Polipo2 (like the original Polipo) uses the POSIX poll() system call (like 4.2BSD’s select() without the 1024-socket limit) to monitor its in-progress connections from a single thread. ​It does not use the more advanced epoll/kqueue mechanism that modern versions of large-scale proxies like Squid can use (and that Tornado and hence Web Adjuster can use) on the GNU/Linux and BSD platforms.

The problem with poll() is, it can monitor a huge number of connections at once to tell your code when one or more of them needs processing, but it doesn’t tell you which ones need this processing. ​So when poll() returns, Polipo2 has to spend CPU time looping through all of its open connections to see what needs doing. ​By contrast, Linux’s epoll and BSD’s kqueue can point your code directly at the connections that need attention, eliminating that loop.

This is not an issue if you have only a few dozen connections going at once, but once you’re in the tens of thousands, you will notice a CPU holdup from those tens of thousands of extra checks that have to be done every time anything happens on any connection!

If that’s your situation, I’d recommend switching to Squid, which is more scalable. ​I currently have no plans to upgrade Polipo2’s poll() into an epoll/kqueue, as Polipo2 is intended for small-scale experimental use (so if you’re getting big, “bite the bullet” and install Squid).

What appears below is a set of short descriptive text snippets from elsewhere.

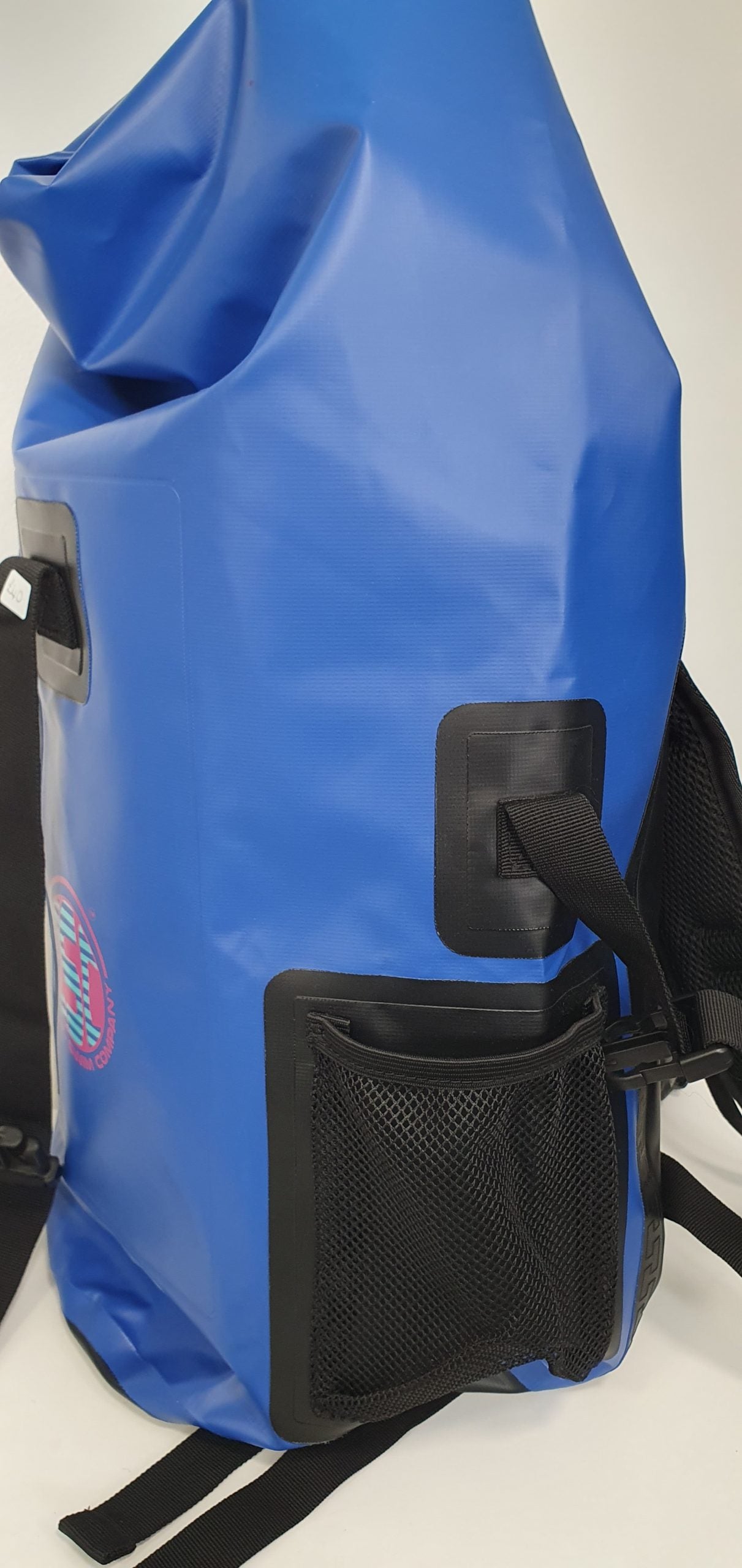 Backpack Dry Bag CSC image 1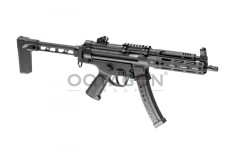 Replica asalt TGM R5 G&amp;G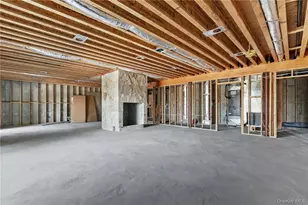 55 Ridgecrest, Putnam Valley, NY 10537 - Photo 14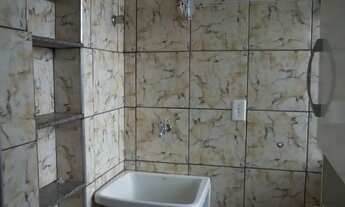 Imagem 6: SAO JOSE DO RIO PRETO - Apartamento Padrão - CONJUNTO HABITACIONAL CAIC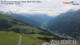 St. Anton am Arlberg 11.07.2025 09:01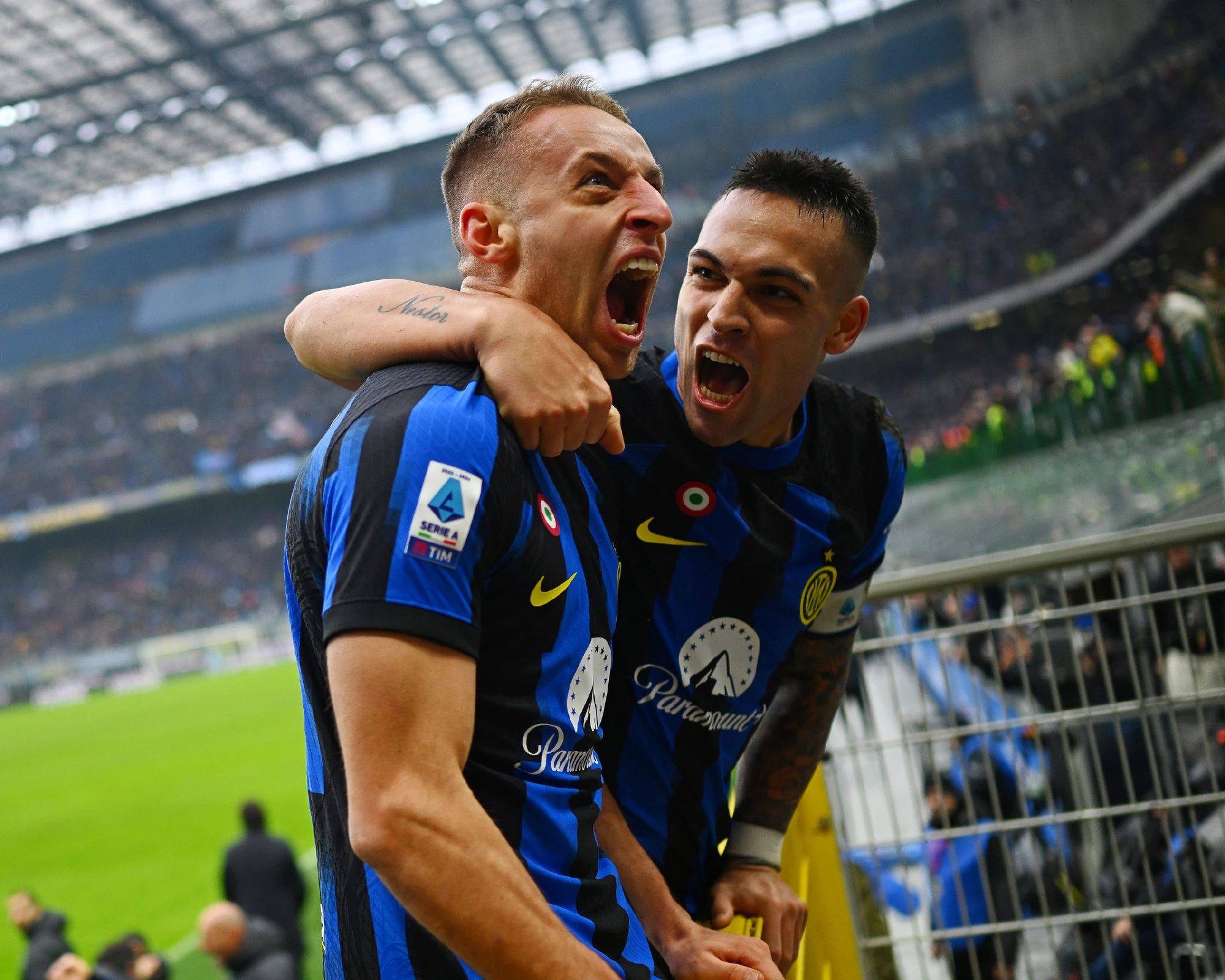 奋人心的胜 奋人心的胜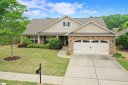 3 Moonlit Drive sold home in Greenville, SC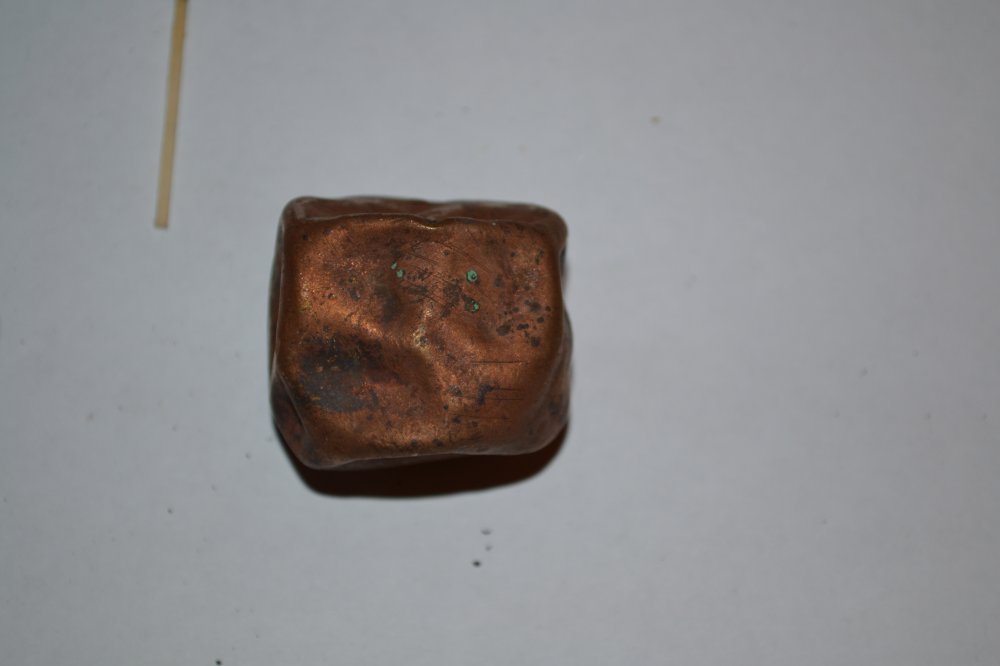 DSC_0073.JPG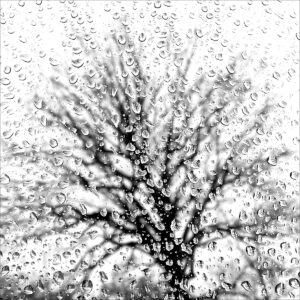 Miroirs Eleonore Mehl  - Tirage photographique d'art - Photographie d'art - Une image pour rêver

  • If using Squid with Web Adjuster’s --upstream-proxy=:3128, my suggested starting point is --run="squid -N -f squid.conf -u 0" with a squid.conf like:

    http_port 127.0.0.1:3128 http_access allow localhost cache_peer 127.0.0.1 parent 3129 0 no-query no-digest never_direct allow all dead_peer_timeout 99 seconds access_log none localhost cache_mem 256 MB

(see Squid’s cache_dir directive if you also want a disk cache)

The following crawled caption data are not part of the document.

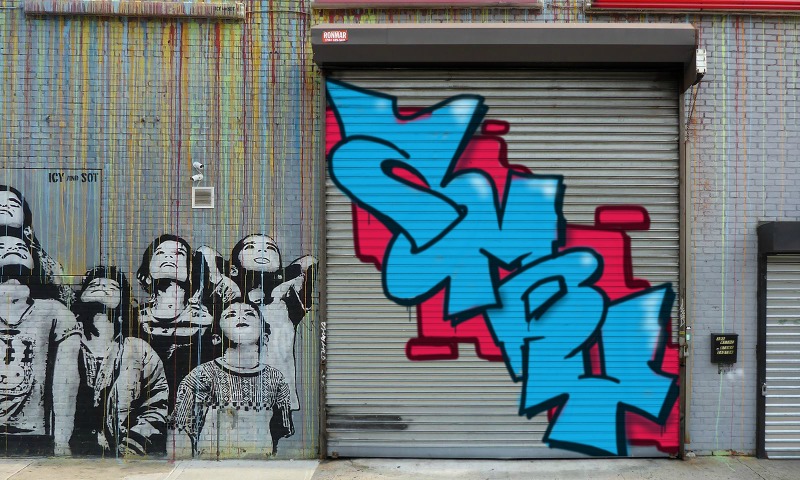 Bombing 1531658501060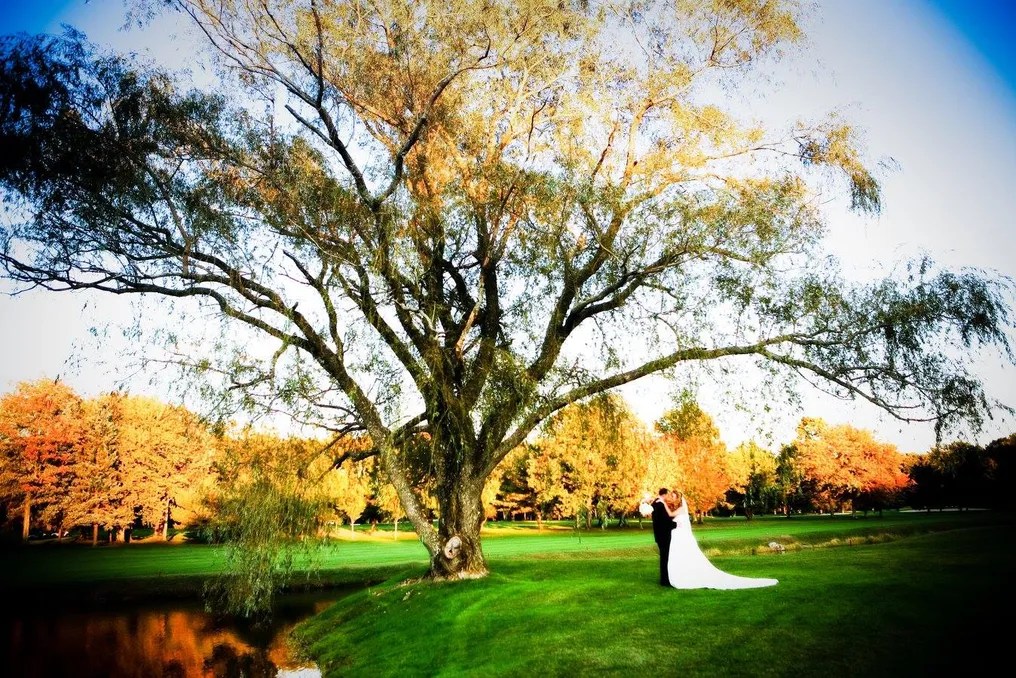 Alpine Country Club #24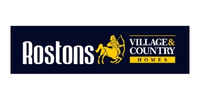 Rostons Ltd logo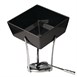 Saladier APS Balance 5L
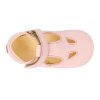 G1130006 1 froddo prewalkers sandalky pink 6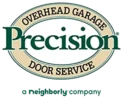 Precision Door Service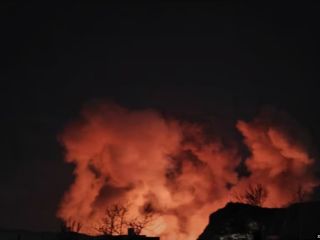 کنایه ارتش اسرائیل به جمهوری اسلامی؛ ۱۵.۸۵ میلیارد دلار هزینه برنامه موشکی‌تان در سال ۱۴۰۴  را سوزاندید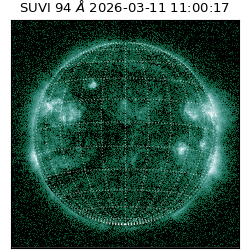 suvi - 2026-03-11T11:00:17.865000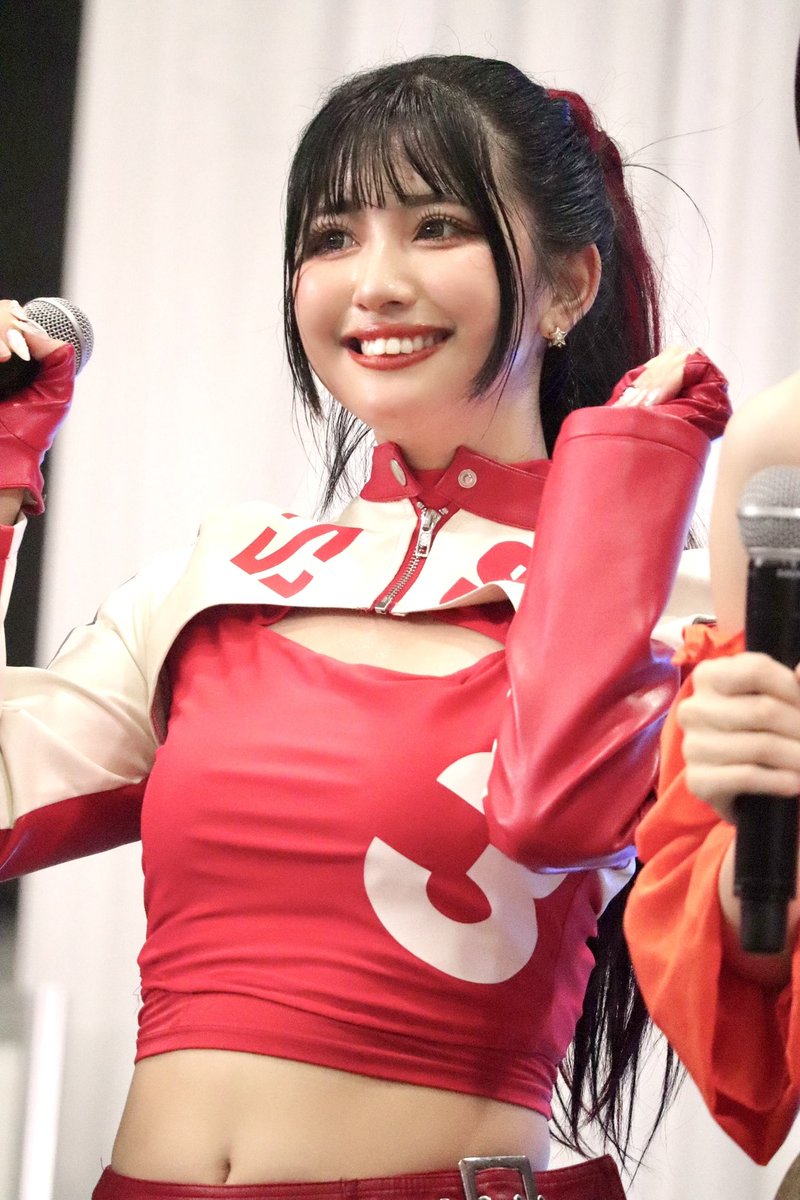 Lucky様 Z/X -Zillions of enemy X- ちびゼク☆カワイイパニック！ | TCG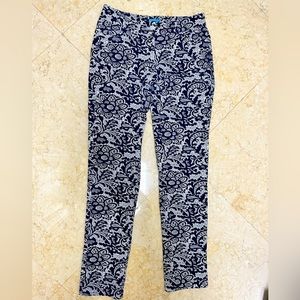 EUC J. MCLAUGHLIN PANTS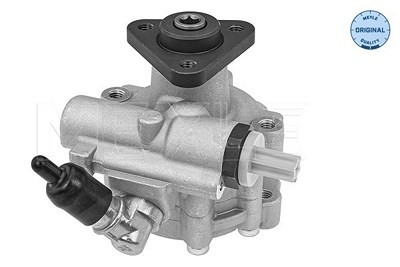 Meyle Hydraulikpumpe, Lenkung [Hersteller-Nr. 2146310008] für Fiat, Opel von MEYLE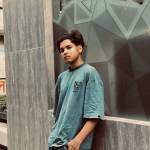 Samir Ahmed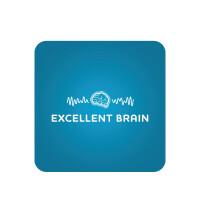 Excellent Brain - EEG Rekorder - Gehirnwellen-Sampler Windows Software Lizenz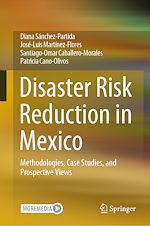 Télécharger le livre :  Disaster Risk Reduction in Mexico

Polipo2 RAM and disk usage

As with Polipo, Polipo2 does not have options to limit the maximum size of its disk cache. ​You could periodically purge from a separate process and then send SIGUSR2 (discard objects) to the running Polipo2, but if the machine is expected to stay up, it’s likely easier to run in RAM+swap (by setting diskCacheRoot="") and then the size can be constrained more accurately (defaults to 25% of RAM; see note on differences with Polipo below).

On the other hand, a non-expiring disk cache is a useful option if you wish to collect a corpus of material from a site as users browse it (without needing to run a ‘crawler’ which might annoy the site); Polipo2’s file format is quite easy for other programs to read. ​Obviously you’d have to respect the copyright on the resulting material.

Differences from the original Polipo

So far:

  1. If running in RAM only (diskCacheRoot=""), Polipo2’s chunkHighMark now defaults to 25% of the physical RAM even on machines above 96M (its default is not limited to 24M as it is when diskCacheRoot is set). objectHighMark defaults to 2048 objects for every 24M in chunkHighMark. You can still override these of course (remember chunkHighMark is in bytes).
  2. Polipo2 contains a little more “defensive code” to catch segmentation faults before they happen.
  3. Polipo2 does not upset your system administrator by having a home page that says “no longer maintained” in large letters at the top. ​If I come across additional problems, I intend to either fix them or (in the case of a security problem I can’t easily fix) remove or disable the offending functionality so Polipo2 stays ‘sysadmin-friendly’.